不動産の基礎知識 不動産講座
連載4 Vol.8
 所有と利用の考え方を整理する

不動産の「所有」と「利用」の関係についてお話します。

◆1.不動産は「利用」するために「所有」する
住宅にはさまざまな所有形態がありますが、どの住居形態をとっても「住む」すなわち「利用」することが目的です。
言い換えると住宅を「利用」するために、住宅を買ったり、借りたり、土地を買ったり、借りたりしているのです。
そして、その「利用価値」にお金を払っているのです。

◆2.利用する価値が高い、低いは何で決まるのでしょうか
利用する価値が高い、低いは概ね以下の要素で決まります。図で示すとこのようになります。

 ・ 利用できる時間(Time)
 ・ 利用できる範囲(Area)
 ・ 利用するための制約
この図で見ると当然Aのように利用できる期間が長く、制約が少ないものは利用価値が高く、当然財産価値も高くなります。
これに加え利用できる範囲が広くなればなるほど更に価値は上がります。

◆3.所有形態と利用価値、財産価値
所有形態ごとにそれぞれ右の図に当てはめてみます。「住まい」はどこに当てはまるでしょうか?考えてみてください。

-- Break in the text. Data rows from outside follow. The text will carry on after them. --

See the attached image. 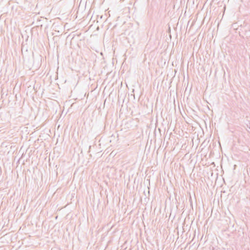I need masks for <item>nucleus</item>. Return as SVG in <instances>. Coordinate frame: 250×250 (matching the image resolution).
Here are the masks:
<instances>
[{
    "label": "nucleus",
    "mask_w": 250,
    "mask_h": 250,
    "mask_svg": "<svg viewBox=\"0 0 250 250\" xmlns=\"http://www.w3.org/2000/svg\"><path fill=\"white\" fill-rule=\"evenodd\" d=\"M247 127L250 129V125H247Z\"/></svg>",
    "instance_id": "obj_2"
},
{
    "label": "nucleus",
    "mask_w": 250,
    "mask_h": 250,
    "mask_svg": "<svg viewBox=\"0 0 250 250\" xmlns=\"http://www.w3.org/2000/svg\"><path fill=\"white\" fill-rule=\"evenodd\" d=\"M210 250H218V249L217 248H215V247H212L211 249H210Z\"/></svg>",
    "instance_id": "obj_1"
}]
</instances>
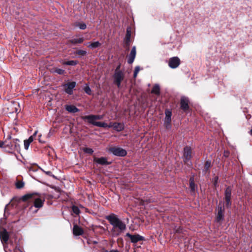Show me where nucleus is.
Masks as SVG:
<instances>
[{
    "instance_id": "nucleus-44",
    "label": "nucleus",
    "mask_w": 252,
    "mask_h": 252,
    "mask_svg": "<svg viewBox=\"0 0 252 252\" xmlns=\"http://www.w3.org/2000/svg\"><path fill=\"white\" fill-rule=\"evenodd\" d=\"M37 132H38V131H37V130H36V131L34 132V133H33V135H32V136H33V137L34 136H35L36 135V134H37Z\"/></svg>"
},
{
    "instance_id": "nucleus-38",
    "label": "nucleus",
    "mask_w": 252,
    "mask_h": 252,
    "mask_svg": "<svg viewBox=\"0 0 252 252\" xmlns=\"http://www.w3.org/2000/svg\"><path fill=\"white\" fill-rule=\"evenodd\" d=\"M30 143H32L33 141V136H31L28 139H27Z\"/></svg>"
},
{
    "instance_id": "nucleus-31",
    "label": "nucleus",
    "mask_w": 252,
    "mask_h": 252,
    "mask_svg": "<svg viewBox=\"0 0 252 252\" xmlns=\"http://www.w3.org/2000/svg\"><path fill=\"white\" fill-rule=\"evenodd\" d=\"M190 188L192 190H195V184L193 182V179L190 178Z\"/></svg>"
},
{
    "instance_id": "nucleus-35",
    "label": "nucleus",
    "mask_w": 252,
    "mask_h": 252,
    "mask_svg": "<svg viewBox=\"0 0 252 252\" xmlns=\"http://www.w3.org/2000/svg\"><path fill=\"white\" fill-rule=\"evenodd\" d=\"M31 143H30L27 140H24V148L26 150L29 149V146Z\"/></svg>"
},
{
    "instance_id": "nucleus-39",
    "label": "nucleus",
    "mask_w": 252,
    "mask_h": 252,
    "mask_svg": "<svg viewBox=\"0 0 252 252\" xmlns=\"http://www.w3.org/2000/svg\"><path fill=\"white\" fill-rule=\"evenodd\" d=\"M139 70H140V67L139 66H136L135 68L134 72L138 74V73L139 72Z\"/></svg>"
},
{
    "instance_id": "nucleus-16",
    "label": "nucleus",
    "mask_w": 252,
    "mask_h": 252,
    "mask_svg": "<svg viewBox=\"0 0 252 252\" xmlns=\"http://www.w3.org/2000/svg\"><path fill=\"white\" fill-rule=\"evenodd\" d=\"M65 108L69 113H75L79 111V110L73 105H66Z\"/></svg>"
},
{
    "instance_id": "nucleus-3",
    "label": "nucleus",
    "mask_w": 252,
    "mask_h": 252,
    "mask_svg": "<svg viewBox=\"0 0 252 252\" xmlns=\"http://www.w3.org/2000/svg\"><path fill=\"white\" fill-rule=\"evenodd\" d=\"M114 83L116 84L117 87L120 88L121 87V82L124 78V72L120 69V66H118L115 69V73L113 75Z\"/></svg>"
},
{
    "instance_id": "nucleus-47",
    "label": "nucleus",
    "mask_w": 252,
    "mask_h": 252,
    "mask_svg": "<svg viewBox=\"0 0 252 252\" xmlns=\"http://www.w3.org/2000/svg\"><path fill=\"white\" fill-rule=\"evenodd\" d=\"M224 155L226 157L228 156V153H225Z\"/></svg>"
},
{
    "instance_id": "nucleus-49",
    "label": "nucleus",
    "mask_w": 252,
    "mask_h": 252,
    "mask_svg": "<svg viewBox=\"0 0 252 252\" xmlns=\"http://www.w3.org/2000/svg\"><path fill=\"white\" fill-rule=\"evenodd\" d=\"M176 231L177 232H180V230H176Z\"/></svg>"
},
{
    "instance_id": "nucleus-28",
    "label": "nucleus",
    "mask_w": 252,
    "mask_h": 252,
    "mask_svg": "<svg viewBox=\"0 0 252 252\" xmlns=\"http://www.w3.org/2000/svg\"><path fill=\"white\" fill-rule=\"evenodd\" d=\"M24 186V183L22 181H18L16 183V187L17 189H22Z\"/></svg>"
},
{
    "instance_id": "nucleus-30",
    "label": "nucleus",
    "mask_w": 252,
    "mask_h": 252,
    "mask_svg": "<svg viewBox=\"0 0 252 252\" xmlns=\"http://www.w3.org/2000/svg\"><path fill=\"white\" fill-rule=\"evenodd\" d=\"M72 210L73 212L76 215H78L80 213V210L78 207L75 206H73L72 207Z\"/></svg>"
},
{
    "instance_id": "nucleus-23",
    "label": "nucleus",
    "mask_w": 252,
    "mask_h": 252,
    "mask_svg": "<svg viewBox=\"0 0 252 252\" xmlns=\"http://www.w3.org/2000/svg\"><path fill=\"white\" fill-rule=\"evenodd\" d=\"M160 92V88L159 86L158 85H155L152 90V93L153 94H159Z\"/></svg>"
},
{
    "instance_id": "nucleus-19",
    "label": "nucleus",
    "mask_w": 252,
    "mask_h": 252,
    "mask_svg": "<svg viewBox=\"0 0 252 252\" xmlns=\"http://www.w3.org/2000/svg\"><path fill=\"white\" fill-rule=\"evenodd\" d=\"M130 37H131L130 30L129 29H127L126 30V38H125V41H126V44L128 46L130 44Z\"/></svg>"
},
{
    "instance_id": "nucleus-4",
    "label": "nucleus",
    "mask_w": 252,
    "mask_h": 252,
    "mask_svg": "<svg viewBox=\"0 0 252 252\" xmlns=\"http://www.w3.org/2000/svg\"><path fill=\"white\" fill-rule=\"evenodd\" d=\"M109 151L113 155L117 156L124 157L126 155V151L122 148L113 147L109 149Z\"/></svg>"
},
{
    "instance_id": "nucleus-10",
    "label": "nucleus",
    "mask_w": 252,
    "mask_h": 252,
    "mask_svg": "<svg viewBox=\"0 0 252 252\" xmlns=\"http://www.w3.org/2000/svg\"><path fill=\"white\" fill-rule=\"evenodd\" d=\"M231 189L229 187H228L226 189L225 191V200L226 201V205L227 207H229L231 205Z\"/></svg>"
},
{
    "instance_id": "nucleus-17",
    "label": "nucleus",
    "mask_w": 252,
    "mask_h": 252,
    "mask_svg": "<svg viewBox=\"0 0 252 252\" xmlns=\"http://www.w3.org/2000/svg\"><path fill=\"white\" fill-rule=\"evenodd\" d=\"M73 233L74 235L79 236L83 234V230L77 225H74L73 228Z\"/></svg>"
},
{
    "instance_id": "nucleus-6",
    "label": "nucleus",
    "mask_w": 252,
    "mask_h": 252,
    "mask_svg": "<svg viewBox=\"0 0 252 252\" xmlns=\"http://www.w3.org/2000/svg\"><path fill=\"white\" fill-rule=\"evenodd\" d=\"M180 64V60L177 57H172L169 60L168 65L171 68H176L178 67Z\"/></svg>"
},
{
    "instance_id": "nucleus-45",
    "label": "nucleus",
    "mask_w": 252,
    "mask_h": 252,
    "mask_svg": "<svg viewBox=\"0 0 252 252\" xmlns=\"http://www.w3.org/2000/svg\"><path fill=\"white\" fill-rule=\"evenodd\" d=\"M137 73L134 72V74H133L134 78H136L137 77Z\"/></svg>"
},
{
    "instance_id": "nucleus-22",
    "label": "nucleus",
    "mask_w": 252,
    "mask_h": 252,
    "mask_svg": "<svg viewBox=\"0 0 252 252\" xmlns=\"http://www.w3.org/2000/svg\"><path fill=\"white\" fill-rule=\"evenodd\" d=\"M84 39L82 37H76L72 39L71 40V43L73 44L81 43L84 41Z\"/></svg>"
},
{
    "instance_id": "nucleus-37",
    "label": "nucleus",
    "mask_w": 252,
    "mask_h": 252,
    "mask_svg": "<svg viewBox=\"0 0 252 252\" xmlns=\"http://www.w3.org/2000/svg\"><path fill=\"white\" fill-rule=\"evenodd\" d=\"M94 118L96 120H101L103 118V115H94Z\"/></svg>"
},
{
    "instance_id": "nucleus-7",
    "label": "nucleus",
    "mask_w": 252,
    "mask_h": 252,
    "mask_svg": "<svg viewBox=\"0 0 252 252\" xmlns=\"http://www.w3.org/2000/svg\"><path fill=\"white\" fill-rule=\"evenodd\" d=\"M191 148L189 147H186L184 148L183 157L184 161L187 163L189 164V160L191 158Z\"/></svg>"
},
{
    "instance_id": "nucleus-40",
    "label": "nucleus",
    "mask_w": 252,
    "mask_h": 252,
    "mask_svg": "<svg viewBox=\"0 0 252 252\" xmlns=\"http://www.w3.org/2000/svg\"><path fill=\"white\" fill-rule=\"evenodd\" d=\"M103 252H119L118 250H111L110 251H105Z\"/></svg>"
},
{
    "instance_id": "nucleus-15",
    "label": "nucleus",
    "mask_w": 252,
    "mask_h": 252,
    "mask_svg": "<svg viewBox=\"0 0 252 252\" xmlns=\"http://www.w3.org/2000/svg\"><path fill=\"white\" fill-rule=\"evenodd\" d=\"M110 125L112 126V127H113V128L117 131H121L124 128V125L122 123H111Z\"/></svg>"
},
{
    "instance_id": "nucleus-41",
    "label": "nucleus",
    "mask_w": 252,
    "mask_h": 252,
    "mask_svg": "<svg viewBox=\"0 0 252 252\" xmlns=\"http://www.w3.org/2000/svg\"><path fill=\"white\" fill-rule=\"evenodd\" d=\"M214 179H215L214 185L216 186V185H217V181L218 180V177H215Z\"/></svg>"
},
{
    "instance_id": "nucleus-24",
    "label": "nucleus",
    "mask_w": 252,
    "mask_h": 252,
    "mask_svg": "<svg viewBox=\"0 0 252 252\" xmlns=\"http://www.w3.org/2000/svg\"><path fill=\"white\" fill-rule=\"evenodd\" d=\"M63 64L68 65H75L77 64V62L75 61H69L67 62H65L63 63Z\"/></svg>"
},
{
    "instance_id": "nucleus-12",
    "label": "nucleus",
    "mask_w": 252,
    "mask_h": 252,
    "mask_svg": "<svg viewBox=\"0 0 252 252\" xmlns=\"http://www.w3.org/2000/svg\"><path fill=\"white\" fill-rule=\"evenodd\" d=\"M136 56V47L135 46H133L130 51V53L128 56V58L127 60V63L129 64H131L135 58Z\"/></svg>"
},
{
    "instance_id": "nucleus-2",
    "label": "nucleus",
    "mask_w": 252,
    "mask_h": 252,
    "mask_svg": "<svg viewBox=\"0 0 252 252\" xmlns=\"http://www.w3.org/2000/svg\"><path fill=\"white\" fill-rule=\"evenodd\" d=\"M30 199H34V206L37 208H41L44 204V200L41 199L37 193H28L23 195L21 199L26 201Z\"/></svg>"
},
{
    "instance_id": "nucleus-20",
    "label": "nucleus",
    "mask_w": 252,
    "mask_h": 252,
    "mask_svg": "<svg viewBox=\"0 0 252 252\" xmlns=\"http://www.w3.org/2000/svg\"><path fill=\"white\" fill-rule=\"evenodd\" d=\"M94 161L96 163L101 164V165H104V164H106L107 163V161L106 158H103V157L100 158H95Z\"/></svg>"
},
{
    "instance_id": "nucleus-1",
    "label": "nucleus",
    "mask_w": 252,
    "mask_h": 252,
    "mask_svg": "<svg viewBox=\"0 0 252 252\" xmlns=\"http://www.w3.org/2000/svg\"><path fill=\"white\" fill-rule=\"evenodd\" d=\"M106 219L113 226L111 230L113 236H118L126 229V224L116 215L111 214L107 216Z\"/></svg>"
},
{
    "instance_id": "nucleus-5",
    "label": "nucleus",
    "mask_w": 252,
    "mask_h": 252,
    "mask_svg": "<svg viewBox=\"0 0 252 252\" xmlns=\"http://www.w3.org/2000/svg\"><path fill=\"white\" fill-rule=\"evenodd\" d=\"M76 86V82H70L67 84L63 85L65 92L68 94H73V90Z\"/></svg>"
},
{
    "instance_id": "nucleus-18",
    "label": "nucleus",
    "mask_w": 252,
    "mask_h": 252,
    "mask_svg": "<svg viewBox=\"0 0 252 252\" xmlns=\"http://www.w3.org/2000/svg\"><path fill=\"white\" fill-rule=\"evenodd\" d=\"M88 47L92 49H95L101 46V43L99 41H95L93 42H88L86 44Z\"/></svg>"
},
{
    "instance_id": "nucleus-8",
    "label": "nucleus",
    "mask_w": 252,
    "mask_h": 252,
    "mask_svg": "<svg viewBox=\"0 0 252 252\" xmlns=\"http://www.w3.org/2000/svg\"><path fill=\"white\" fill-rule=\"evenodd\" d=\"M217 209L218 213L217 215V220L218 221H220L223 220L224 215L223 213L224 210V207L221 205V203H219Z\"/></svg>"
},
{
    "instance_id": "nucleus-36",
    "label": "nucleus",
    "mask_w": 252,
    "mask_h": 252,
    "mask_svg": "<svg viewBox=\"0 0 252 252\" xmlns=\"http://www.w3.org/2000/svg\"><path fill=\"white\" fill-rule=\"evenodd\" d=\"M84 152L89 154H92L94 152V151L91 148H86L84 149Z\"/></svg>"
},
{
    "instance_id": "nucleus-33",
    "label": "nucleus",
    "mask_w": 252,
    "mask_h": 252,
    "mask_svg": "<svg viewBox=\"0 0 252 252\" xmlns=\"http://www.w3.org/2000/svg\"><path fill=\"white\" fill-rule=\"evenodd\" d=\"M76 54L79 55L84 56L87 54V52L84 50H78L76 51Z\"/></svg>"
},
{
    "instance_id": "nucleus-34",
    "label": "nucleus",
    "mask_w": 252,
    "mask_h": 252,
    "mask_svg": "<svg viewBox=\"0 0 252 252\" xmlns=\"http://www.w3.org/2000/svg\"><path fill=\"white\" fill-rule=\"evenodd\" d=\"M85 93L88 94H91L92 93V90L89 86H87L84 88Z\"/></svg>"
},
{
    "instance_id": "nucleus-25",
    "label": "nucleus",
    "mask_w": 252,
    "mask_h": 252,
    "mask_svg": "<svg viewBox=\"0 0 252 252\" xmlns=\"http://www.w3.org/2000/svg\"><path fill=\"white\" fill-rule=\"evenodd\" d=\"M171 120H169L168 119H164V126L167 129H169L171 127Z\"/></svg>"
},
{
    "instance_id": "nucleus-26",
    "label": "nucleus",
    "mask_w": 252,
    "mask_h": 252,
    "mask_svg": "<svg viewBox=\"0 0 252 252\" xmlns=\"http://www.w3.org/2000/svg\"><path fill=\"white\" fill-rule=\"evenodd\" d=\"M211 166V162L210 161H207L205 163L204 172L206 173L209 170V168Z\"/></svg>"
},
{
    "instance_id": "nucleus-21",
    "label": "nucleus",
    "mask_w": 252,
    "mask_h": 252,
    "mask_svg": "<svg viewBox=\"0 0 252 252\" xmlns=\"http://www.w3.org/2000/svg\"><path fill=\"white\" fill-rule=\"evenodd\" d=\"M95 126H97L100 127H112V126L110 125V123L108 125L107 124L104 122H97L95 124Z\"/></svg>"
},
{
    "instance_id": "nucleus-29",
    "label": "nucleus",
    "mask_w": 252,
    "mask_h": 252,
    "mask_svg": "<svg viewBox=\"0 0 252 252\" xmlns=\"http://www.w3.org/2000/svg\"><path fill=\"white\" fill-rule=\"evenodd\" d=\"M171 115H172V113L170 111L166 110L165 111V117L164 119L167 120V119H168L169 120H171Z\"/></svg>"
},
{
    "instance_id": "nucleus-46",
    "label": "nucleus",
    "mask_w": 252,
    "mask_h": 252,
    "mask_svg": "<svg viewBox=\"0 0 252 252\" xmlns=\"http://www.w3.org/2000/svg\"><path fill=\"white\" fill-rule=\"evenodd\" d=\"M140 204H141V205H144V203H143L142 200L141 201Z\"/></svg>"
},
{
    "instance_id": "nucleus-13",
    "label": "nucleus",
    "mask_w": 252,
    "mask_h": 252,
    "mask_svg": "<svg viewBox=\"0 0 252 252\" xmlns=\"http://www.w3.org/2000/svg\"><path fill=\"white\" fill-rule=\"evenodd\" d=\"M81 118L83 120H87L89 123L91 124L94 126H95V123H97V122L95 121L96 120L94 118V115L82 116Z\"/></svg>"
},
{
    "instance_id": "nucleus-32",
    "label": "nucleus",
    "mask_w": 252,
    "mask_h": 252,
    "mask_svg": "<svg viewBox=\"0 0 252 252\" xmlns=\"http://www.w3.org/2000/svg\"><path fill=\"white\" fill-rule=\"evenodd\" d=\"M77 26L81 30H84L86 28V25L83 23H78Z\"/></svg>"
},
{
    "instance_id": "nucleus-43",
    "label": "nucleus",
    "mask_w": 252,
    "mask_h": 252,
    "mask_svg": "<svg viewBox=\"0 0 252 252\" xmlns=\"http://www.w3.org/2000/svg\"><path fill=\"white\" fill-rule=\"evenodd\" d=\"M4 144V142L0 141V147H2Z\"/></svg>"
},
{
    "instance_id": "nucleus-48",
    "label": "nucleus",
    "mask_w": 252,
    "mask_h": 252,
    "mask_svg": "<svg viewBox=\"0 0 252 252\" xmlns=\"http://www.w3.org/2000/svg\"><path fill=\"white\" fill-rule=\"evenodd\" d=\"M41 136V135H39V142H40V138Z\"/></svg>"
},
{
    "instance_id": "nucleus-14",
    "label": "nucleus",
    "mask_w": 252,
    "mask_h": 252,
    "mask_svg": "<svg viewBox=\"0 0 252 252\" xmlns=\"http://www.w3.org/2000/svg\"><path fill=\"white\" fill-rule=\"evenodd\" d=\"M0 238L2 242L6 243L9 239V235L5 229L0 231Z\"/></svg>"
},
{
    "instance_id": "nucleus-11",
    "label": "nucleus",
    "mask_w": 252,
    "mask_h": 252,
    "mask_svg": "<svg viewBox=\"0 0 252 252\" xmlns=\"http://www.w3.org/2000/svg\"><path fill=\"white\" fill-rule=\"evenodd\" d=\"M189 99L185 96H183L181 98V107L184 111H186L189 109Z\"/></svg>"
},
{
    "instance_id": "nucleus-42",
    "label": "nucleus",
    "mask_w": 252,
    "mask_h": 252,
    "mask_svg": "<svg viewBox=\"0 0 252 252\" xmlns=\"http://www.w3.org/2000/svg\"><path fill=\"white\" fill-rule=\"evenodd\" d=\"M45 172V173H46V174H47V175H51L52 173H51V171H46V172Z\"/></svg>"
},
{
    "instance_id": "nucleus-27",
    "label": "nucleus",
    "mask_w": 252,
    "mask_h": 252,
    "mask_svg": "<svg viewBox=\"0 0 252 252\" xmlns=\"http://www.w3.org/2000/svg\"><path fill=\"white\" fill-rule=\"evenodd\" d=\"M54 72L57 73L58 74H63L65 72L64 70L61 68H56L54 69Z\"/></svg>"
},
{
    "instance_id": "nucleus-9",
    "label": "nucleus",
    "mask_w": 252,
    "mask_h": 252,
    "mask_svg": "<svg viewBox=\"0 0 252 252\" xmlns=\"http://www.w3.org/2000/svg\"><path fill=\"white\" fill-rule=\"evenodd\" d=\"M126 236L129 237L131 243H136L138 241H142L144 239V237L139 234L131 235L129 233L126 234Z\"/></svg>"
}]
</instances>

この観点で考えると概ね、この図のように所有権の一戸建て住宅が一番利用価値が高く、定期借地権マンションが低くなるのではないでしょうか。財産価値=購入価格と考えてもよいでしょう。

◆4.ライフスタイルに合わせて
どれがいい、悪いではなく、住宅購入を検討する際には、前述した利用価値と財産価値の関係を頭の片隅に入れておけば何となく頭の整理がつくのではないでしょうか。
自分のライフスタイルと利用価値、財産価値をオーバーラップさせてみてください。
人によっては、利用時間なんて自分が生きている間、子供が独立するまでの間で充分と考える人がいるかもしれません。